Acidosis is a common finding in many childhood disease states, ranging from self-resolving diarrheal illnesses to progressively degenerative mitochondrial disorders to acute septicemia and shock. Given the broad range of underlying illnesses and their disparate clinical consequences, identifying the specific etiology of acidosis is often crucial to a child’s hospital care. In circumstances where there is relative diagnostic certainty, appropriate identification and characterization of acidosis can contribute important clinical evidence for or against a prevailing diagnostic theory or management strategy. For patients whose illnesses have not been fully characterized, a rational approach to the interpretation of acidosis can help direct more specific diagnostic testing and further clinical evaluation.
In this chapter, we discuss the pathophysiology, differential diagnoses, and workup strategies for acidosis, focusing primarily on metabolic acidosis. We include a section on respiratory acidosis in Special Considerations.

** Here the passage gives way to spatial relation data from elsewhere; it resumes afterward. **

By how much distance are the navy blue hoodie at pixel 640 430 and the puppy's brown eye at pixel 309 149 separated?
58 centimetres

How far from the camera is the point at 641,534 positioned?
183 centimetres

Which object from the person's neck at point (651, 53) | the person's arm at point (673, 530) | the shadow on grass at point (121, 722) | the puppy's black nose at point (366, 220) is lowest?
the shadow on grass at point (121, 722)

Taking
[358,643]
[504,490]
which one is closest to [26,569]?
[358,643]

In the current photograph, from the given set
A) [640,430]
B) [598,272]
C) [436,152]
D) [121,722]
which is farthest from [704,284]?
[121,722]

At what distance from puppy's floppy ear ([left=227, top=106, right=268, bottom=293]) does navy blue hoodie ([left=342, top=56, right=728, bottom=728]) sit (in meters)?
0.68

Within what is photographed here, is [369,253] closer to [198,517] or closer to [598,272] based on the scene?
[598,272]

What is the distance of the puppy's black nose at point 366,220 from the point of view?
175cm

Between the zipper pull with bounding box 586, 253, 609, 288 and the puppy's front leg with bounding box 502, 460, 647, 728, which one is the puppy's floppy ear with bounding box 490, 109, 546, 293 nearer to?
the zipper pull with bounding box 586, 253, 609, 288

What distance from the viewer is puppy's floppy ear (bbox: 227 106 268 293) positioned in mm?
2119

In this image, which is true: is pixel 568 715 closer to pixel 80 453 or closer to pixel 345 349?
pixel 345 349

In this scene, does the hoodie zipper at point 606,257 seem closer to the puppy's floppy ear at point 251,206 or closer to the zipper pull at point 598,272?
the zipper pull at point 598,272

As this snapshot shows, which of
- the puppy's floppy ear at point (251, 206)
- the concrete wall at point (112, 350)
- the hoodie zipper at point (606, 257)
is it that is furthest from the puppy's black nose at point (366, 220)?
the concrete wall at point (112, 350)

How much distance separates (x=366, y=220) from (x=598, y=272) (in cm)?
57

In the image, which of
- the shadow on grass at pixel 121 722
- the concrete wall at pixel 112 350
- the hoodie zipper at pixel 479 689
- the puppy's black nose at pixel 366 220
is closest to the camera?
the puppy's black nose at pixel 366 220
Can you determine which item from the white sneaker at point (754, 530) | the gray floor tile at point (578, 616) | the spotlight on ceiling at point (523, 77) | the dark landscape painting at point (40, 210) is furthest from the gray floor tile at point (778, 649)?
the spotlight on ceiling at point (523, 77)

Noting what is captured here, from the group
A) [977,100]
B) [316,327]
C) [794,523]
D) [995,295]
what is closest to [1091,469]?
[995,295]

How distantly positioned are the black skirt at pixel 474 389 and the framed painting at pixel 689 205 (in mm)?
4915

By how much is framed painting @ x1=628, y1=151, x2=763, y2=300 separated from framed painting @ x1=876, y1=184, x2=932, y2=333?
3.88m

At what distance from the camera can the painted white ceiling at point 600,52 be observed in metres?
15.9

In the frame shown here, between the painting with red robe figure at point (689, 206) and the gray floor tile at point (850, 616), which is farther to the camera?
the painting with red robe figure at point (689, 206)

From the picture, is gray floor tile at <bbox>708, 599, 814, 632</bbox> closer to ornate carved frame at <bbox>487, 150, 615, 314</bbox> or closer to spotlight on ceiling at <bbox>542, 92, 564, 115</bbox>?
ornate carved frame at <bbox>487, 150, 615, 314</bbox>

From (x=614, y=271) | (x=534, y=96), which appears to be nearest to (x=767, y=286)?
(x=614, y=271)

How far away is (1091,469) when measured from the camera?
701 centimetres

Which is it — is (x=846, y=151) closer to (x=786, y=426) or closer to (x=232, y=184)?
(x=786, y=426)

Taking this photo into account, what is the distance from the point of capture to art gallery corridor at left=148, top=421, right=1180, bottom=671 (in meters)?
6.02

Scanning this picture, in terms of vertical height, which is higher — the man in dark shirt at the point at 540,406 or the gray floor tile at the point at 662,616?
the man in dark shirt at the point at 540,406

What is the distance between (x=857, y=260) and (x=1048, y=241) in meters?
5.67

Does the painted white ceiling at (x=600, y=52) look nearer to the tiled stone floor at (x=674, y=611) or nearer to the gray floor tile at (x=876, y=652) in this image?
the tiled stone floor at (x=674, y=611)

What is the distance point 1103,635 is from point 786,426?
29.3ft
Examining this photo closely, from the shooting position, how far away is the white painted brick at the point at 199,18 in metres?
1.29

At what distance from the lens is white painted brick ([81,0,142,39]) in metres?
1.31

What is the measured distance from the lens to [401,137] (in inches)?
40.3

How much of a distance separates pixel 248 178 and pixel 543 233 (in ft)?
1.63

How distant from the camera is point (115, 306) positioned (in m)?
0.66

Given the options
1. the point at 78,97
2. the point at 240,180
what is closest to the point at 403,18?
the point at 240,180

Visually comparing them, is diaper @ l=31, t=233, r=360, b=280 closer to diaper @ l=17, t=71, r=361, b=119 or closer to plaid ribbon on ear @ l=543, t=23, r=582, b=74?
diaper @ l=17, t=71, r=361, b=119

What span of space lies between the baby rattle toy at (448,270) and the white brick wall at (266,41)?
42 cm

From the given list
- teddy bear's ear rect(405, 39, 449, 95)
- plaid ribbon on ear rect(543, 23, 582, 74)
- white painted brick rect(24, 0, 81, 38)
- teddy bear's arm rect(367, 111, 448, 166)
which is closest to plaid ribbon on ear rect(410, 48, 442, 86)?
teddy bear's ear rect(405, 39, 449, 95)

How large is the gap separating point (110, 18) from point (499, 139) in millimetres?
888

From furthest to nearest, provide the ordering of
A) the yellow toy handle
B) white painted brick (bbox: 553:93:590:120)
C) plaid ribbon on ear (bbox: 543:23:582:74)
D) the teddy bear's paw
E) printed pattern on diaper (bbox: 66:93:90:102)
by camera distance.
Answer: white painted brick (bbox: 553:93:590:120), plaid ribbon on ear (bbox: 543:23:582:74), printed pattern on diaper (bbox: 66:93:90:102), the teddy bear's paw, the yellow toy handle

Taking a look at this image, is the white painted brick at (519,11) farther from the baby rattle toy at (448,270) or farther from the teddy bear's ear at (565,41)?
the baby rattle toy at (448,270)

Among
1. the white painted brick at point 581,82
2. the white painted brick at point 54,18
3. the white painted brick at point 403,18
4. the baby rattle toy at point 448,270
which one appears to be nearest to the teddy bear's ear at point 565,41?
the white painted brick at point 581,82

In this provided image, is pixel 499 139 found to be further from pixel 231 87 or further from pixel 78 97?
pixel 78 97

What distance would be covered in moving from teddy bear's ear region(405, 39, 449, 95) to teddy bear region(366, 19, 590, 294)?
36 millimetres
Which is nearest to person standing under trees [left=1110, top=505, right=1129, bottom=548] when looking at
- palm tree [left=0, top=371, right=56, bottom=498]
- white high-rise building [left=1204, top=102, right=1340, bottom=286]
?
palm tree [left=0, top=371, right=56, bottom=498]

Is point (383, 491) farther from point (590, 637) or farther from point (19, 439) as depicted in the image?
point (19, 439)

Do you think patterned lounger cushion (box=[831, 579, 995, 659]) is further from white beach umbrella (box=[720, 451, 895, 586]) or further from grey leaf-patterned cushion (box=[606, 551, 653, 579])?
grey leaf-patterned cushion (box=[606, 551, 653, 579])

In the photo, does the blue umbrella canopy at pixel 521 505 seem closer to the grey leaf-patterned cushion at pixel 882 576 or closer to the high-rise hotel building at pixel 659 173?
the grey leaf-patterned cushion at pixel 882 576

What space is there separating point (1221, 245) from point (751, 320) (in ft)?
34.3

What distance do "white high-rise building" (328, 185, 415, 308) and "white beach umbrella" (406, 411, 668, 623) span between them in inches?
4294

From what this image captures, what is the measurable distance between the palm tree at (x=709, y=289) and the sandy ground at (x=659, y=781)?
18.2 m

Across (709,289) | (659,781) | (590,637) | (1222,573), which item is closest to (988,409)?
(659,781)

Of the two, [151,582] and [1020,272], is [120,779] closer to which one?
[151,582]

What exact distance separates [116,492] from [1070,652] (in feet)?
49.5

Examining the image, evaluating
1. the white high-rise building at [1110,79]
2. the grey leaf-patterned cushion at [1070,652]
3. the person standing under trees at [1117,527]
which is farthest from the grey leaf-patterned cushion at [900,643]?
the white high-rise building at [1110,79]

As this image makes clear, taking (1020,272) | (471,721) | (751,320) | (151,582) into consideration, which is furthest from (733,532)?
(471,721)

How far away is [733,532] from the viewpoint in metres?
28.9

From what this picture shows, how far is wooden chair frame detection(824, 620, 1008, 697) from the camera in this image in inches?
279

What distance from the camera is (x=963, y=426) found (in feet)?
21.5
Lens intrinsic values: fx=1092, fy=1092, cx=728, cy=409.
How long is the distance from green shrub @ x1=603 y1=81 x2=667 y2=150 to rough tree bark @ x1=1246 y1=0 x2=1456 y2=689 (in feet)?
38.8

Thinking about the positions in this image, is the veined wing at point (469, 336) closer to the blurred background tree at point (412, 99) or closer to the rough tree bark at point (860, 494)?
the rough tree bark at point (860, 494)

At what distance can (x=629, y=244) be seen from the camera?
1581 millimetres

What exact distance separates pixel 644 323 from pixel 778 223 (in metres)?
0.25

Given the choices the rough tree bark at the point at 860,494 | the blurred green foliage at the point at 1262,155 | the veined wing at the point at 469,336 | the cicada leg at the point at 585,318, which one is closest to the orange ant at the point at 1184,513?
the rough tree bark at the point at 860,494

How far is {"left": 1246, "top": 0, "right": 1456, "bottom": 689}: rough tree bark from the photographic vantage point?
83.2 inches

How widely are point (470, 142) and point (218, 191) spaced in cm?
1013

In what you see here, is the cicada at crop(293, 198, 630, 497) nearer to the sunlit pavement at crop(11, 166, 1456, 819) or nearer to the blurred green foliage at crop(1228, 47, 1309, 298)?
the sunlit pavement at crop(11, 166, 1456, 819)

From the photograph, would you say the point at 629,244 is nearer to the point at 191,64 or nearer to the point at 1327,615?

Acidosis is a metabolic state characterized by a relative excess of hydrogen ions (H+). This relative excess can result from a number of processes: (1) an increase in H+ generation, (2) a decrease in H+ elimination via the kidneys, (3) a decrease in basic buffer molecules, or (4) a combination of the three. These processes reflect imbalances in the various counter-regulatory systems involved with acid–base homeostasis.
A growing child generates a net of 1–3 mEq/kg/day of acid through normal metabolic processes. To maintain the optimal conditions for enzymatic activity (a pH between 7.35 and 7.45), the body must efficiently eliminate this and any additional acid load. Three primary mechanisms are responsible for maintaining this balance: the blood buffer system, respiratory ventilation, and renal excretion. Immediately upon exposure to excess acid, circulating buffers, including bicarbonate (HCO3–), bind excess H+, diminishing its concentration in the extracellular space. The excess H+ that binds to bicarbonate forms the “volatile” carbonic acid, which can then dissociate into carbon dioxide (CO2) and water. Assuming sufficient H+ excess and effective pulmonary ventilation, excess CO2 is then removed from the circulation through the pulmonary capillaries and alveoli. In response to persistently diminished pH, peripheral chemoreceptors and central respiratory centers increase minute ventilation to augment this process. Lastly, the proximal tubules in the kidney respond to excess H+ by increasing bicarbonate reabsorption and ammonia synthesis, the latter of which assists with renal hydrogen ion elimination in the form of ammonium ions (NH4+).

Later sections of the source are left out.